What are the limits to credit creation by banks?
- Market forces – i.e. the scale of profitable lending opportunities
- Regulatory policies e.g. higher capital reserve requirements imposed by a central bank
- Behaviour of consumers and businesses e.g. decisions about how much of their debt to repay
- Monetary policy – the level of policy interest rates influences the demand for loans from households and businesses, for example the demand for business loans and mortgage loans in the housing market
What is the liquidity risk for commercial banks?
- Banks tend to attract short term deposits e.g. from savers
- They often lend for longer periods of time e.g. a 20-year mortgage
- As a result, a bank may not be able to repay all deposits if savers decide to withdraw their funds in one go* To reduce their risk, commercial banks will try to attract long term deposits and also hold some liquid assets e.g. cash as capital reserves
What is the credit risk for commercial banks?
- This is the risk to the bank of lending to borrowers who turn out to be unable to repay some or all of their loans
- Credit risk can be controlled by research into the credit-worthiness of borrowers and also by banks having sufficient capital in reserve.

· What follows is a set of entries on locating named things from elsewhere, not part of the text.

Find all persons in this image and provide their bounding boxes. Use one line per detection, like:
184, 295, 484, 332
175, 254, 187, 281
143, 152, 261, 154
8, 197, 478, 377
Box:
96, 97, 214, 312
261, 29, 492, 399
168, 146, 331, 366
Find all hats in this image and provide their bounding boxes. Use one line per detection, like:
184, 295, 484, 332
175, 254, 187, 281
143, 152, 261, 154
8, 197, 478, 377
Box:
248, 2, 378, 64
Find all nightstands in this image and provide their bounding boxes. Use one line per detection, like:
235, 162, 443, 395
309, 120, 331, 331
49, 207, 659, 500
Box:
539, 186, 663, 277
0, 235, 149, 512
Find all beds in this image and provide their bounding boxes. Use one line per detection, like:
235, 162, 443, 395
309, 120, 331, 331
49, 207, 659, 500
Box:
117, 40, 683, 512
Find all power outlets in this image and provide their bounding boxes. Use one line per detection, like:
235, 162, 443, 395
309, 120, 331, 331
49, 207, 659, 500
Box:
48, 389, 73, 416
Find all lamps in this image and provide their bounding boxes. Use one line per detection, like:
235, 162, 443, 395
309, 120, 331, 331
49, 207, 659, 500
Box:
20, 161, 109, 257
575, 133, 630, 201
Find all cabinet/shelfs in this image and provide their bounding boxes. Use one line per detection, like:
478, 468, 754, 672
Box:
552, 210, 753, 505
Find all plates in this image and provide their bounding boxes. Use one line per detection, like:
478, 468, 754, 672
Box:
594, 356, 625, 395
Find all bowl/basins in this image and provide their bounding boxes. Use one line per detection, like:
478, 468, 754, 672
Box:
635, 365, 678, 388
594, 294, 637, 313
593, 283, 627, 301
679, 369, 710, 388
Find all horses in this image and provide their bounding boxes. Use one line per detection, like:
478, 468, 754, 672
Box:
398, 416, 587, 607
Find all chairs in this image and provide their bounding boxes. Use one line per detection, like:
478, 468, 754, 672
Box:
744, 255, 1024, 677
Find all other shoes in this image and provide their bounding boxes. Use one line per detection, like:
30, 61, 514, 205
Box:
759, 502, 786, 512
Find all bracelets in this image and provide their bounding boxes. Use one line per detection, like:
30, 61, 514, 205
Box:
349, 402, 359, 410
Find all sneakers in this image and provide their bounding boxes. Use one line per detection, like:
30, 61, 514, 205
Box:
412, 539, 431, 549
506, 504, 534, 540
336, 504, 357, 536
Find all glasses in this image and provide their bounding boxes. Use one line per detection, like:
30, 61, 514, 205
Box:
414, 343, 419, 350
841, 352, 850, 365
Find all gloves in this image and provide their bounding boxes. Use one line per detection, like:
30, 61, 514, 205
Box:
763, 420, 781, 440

Minimum capital reserves may be imposed by the financial authorities
What are investment banks?
- An investment bank provides specialized services for companies and large investors:
o Underwriting and advising on securities issues and other forms of capital raising
o Advice on mergers, acquisitions & corporate restructuring
o Trading on capital markets (bonds and equities)
o Corporate research and private equity investments - An investment bank trades and invests on its own account
- Commercial banks can provide investment banking services
e.g. JP Morgan Chase
What is market failure?
Market failure occurs when a market fails to deliver an economically efficiency and/or socially equitable allocation of scarce resources. Market failure is a justification for government intervention e.g. through financial regulation although this too might lead to governmental / regulatory failures as a result.
What is asymmetric information?
- This type of market failure exists when one individual or party has much more information than another individual or party and then uses that advantage to exploit the other party.
- Finance is a market in information – often a potential borrower (such as a small business) has better information on the likelihood that they will be able to repay a loan than the lender.
What are externalities?
- A negative externality exists when a market transaction has a negative consequence for a 3rd party.
- A positive externality exists when a market transaction has a positive consequence for a 3rd party.
Give some examples of negative externalities that arise from financial crises.
- Taxpayers (taxpayers bear the cost of bank bail-out costs and the impact of fiscal austerity)
- Depositors (Risk of lost savings if a bank collapses)
- Creditors (A rise in unpaid debts can create difficulties)
- Shareholders (Lost equity from falling share prices)
- Employees (Lost jobs in finance & the wider economy especially if a financial crisis turns into a recession)
- Government (increased fiscal deficit and national debt)
- Businesses (reduced demand for goods and services and higher borrowing costs for those needing loans)
What is moral hazard?
Moral hazard exists where an individual or organisation takes more risks because they know that they are covered by insurance, or they expect that the government will protect them (i.e. bail them out) from any damage incurred as a result of those risks.